Tsung-Chuan Huang, Po-Hsueh Hsu and Tze-Nan Sheng
Department of Electrical Engineering
National Sun Yat-Sen University
Kaohsiung, Taiwan, R.O.C.
For loops with irregular, non-linear, or run-time determined accesses to array elements, many scientific and engineering programs rely on aggressive run-time techniques to exploit the potential parallelism of these loops. In this paper, we propose an efficient run-time technique to find an optimal parallel execution schedule for partially parallel loops in which synchronization between certain iterations is required to ensure correct program semantics. For efficiency, the inspector phase and scheduler phase are combined into a single parallel scheduler.
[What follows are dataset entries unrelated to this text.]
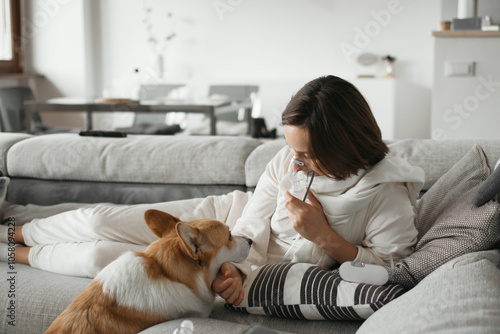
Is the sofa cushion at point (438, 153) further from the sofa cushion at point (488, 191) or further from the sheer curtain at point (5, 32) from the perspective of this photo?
the sheer curtain at point (5, 32)

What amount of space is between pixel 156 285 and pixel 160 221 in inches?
7.6

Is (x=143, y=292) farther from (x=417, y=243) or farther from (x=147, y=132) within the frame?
(x=147, y=132)

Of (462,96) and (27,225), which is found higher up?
(462,96)

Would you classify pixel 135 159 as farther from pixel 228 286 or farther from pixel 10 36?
pixel 10 36

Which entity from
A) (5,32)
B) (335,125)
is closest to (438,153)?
(335,125)

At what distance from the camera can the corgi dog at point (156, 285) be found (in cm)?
129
The scheduler partitions loop iterations into several chunks and then schedules the iterations in one chunk into wavefronts concurrently at run-time. Our scheme not only runs much efficiently, but also obtains an optimal schedule. We make use of an atomic bitwise-OR instruction to avoid global synchronization overhead and ensure that the larger wavefront value is preserved when the wavefront variable of an iteration is simultaneously updated during scheduling.
Keywords: run-time parallelization, partially parallel loop, shared-memory multiprocessors, inspector-executor, wavefront
Received May 1, 1997; revised November 20, 1997.
Communicated by Chung-Ta King.